** start Stored rows **
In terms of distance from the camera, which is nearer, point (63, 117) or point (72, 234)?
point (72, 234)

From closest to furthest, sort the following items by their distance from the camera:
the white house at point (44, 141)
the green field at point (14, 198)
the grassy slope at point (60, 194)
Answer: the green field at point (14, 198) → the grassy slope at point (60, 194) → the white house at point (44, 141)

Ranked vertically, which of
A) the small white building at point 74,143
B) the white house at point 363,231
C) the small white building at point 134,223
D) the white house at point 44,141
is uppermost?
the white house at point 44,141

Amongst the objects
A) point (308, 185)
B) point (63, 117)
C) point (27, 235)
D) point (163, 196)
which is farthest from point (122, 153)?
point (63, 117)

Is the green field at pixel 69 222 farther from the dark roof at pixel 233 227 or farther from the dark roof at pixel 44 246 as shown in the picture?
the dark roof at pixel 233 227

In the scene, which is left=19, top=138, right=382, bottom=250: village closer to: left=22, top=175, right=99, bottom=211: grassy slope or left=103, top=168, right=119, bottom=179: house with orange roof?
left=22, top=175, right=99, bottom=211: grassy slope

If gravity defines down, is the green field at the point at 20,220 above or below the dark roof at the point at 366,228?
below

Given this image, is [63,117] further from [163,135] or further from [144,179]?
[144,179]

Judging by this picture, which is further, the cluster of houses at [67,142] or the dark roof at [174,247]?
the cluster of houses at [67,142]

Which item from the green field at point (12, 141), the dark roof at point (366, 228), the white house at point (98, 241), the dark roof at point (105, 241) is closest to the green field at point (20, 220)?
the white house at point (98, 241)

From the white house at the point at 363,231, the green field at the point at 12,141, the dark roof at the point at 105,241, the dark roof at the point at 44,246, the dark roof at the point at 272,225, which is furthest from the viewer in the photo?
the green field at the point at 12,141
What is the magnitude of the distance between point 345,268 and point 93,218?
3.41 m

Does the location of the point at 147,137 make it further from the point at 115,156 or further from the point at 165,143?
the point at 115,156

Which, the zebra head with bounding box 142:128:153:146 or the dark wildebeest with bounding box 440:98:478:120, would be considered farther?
** end Stored rows **
Required work: Reproduce the records verbatim, starting at the line containing "From the white" and continuing through the last line of the records, with that first line included.

Answer to the problem:
From the white house at the point at 363,231, the green field at the point at 12,141, the dark roof at the point at 105,241, the dark roof at the point at 44,246, the dark roof at the point at 272,225, which is furthest from the viewer in the photo?
the green field at the point at 12,141
What is the magnitude of the distance between point 345,268 and point 93,218?
3.41 m

Does the location of the point at 147,137 make it further from the point at 115,156 or further from the point at 165,143?
the point at 115,156

Which, the zebra head with bounding box 142:128:153:146 or the dark wildebeest with bounding box 440:98:478:120, would be considered farther?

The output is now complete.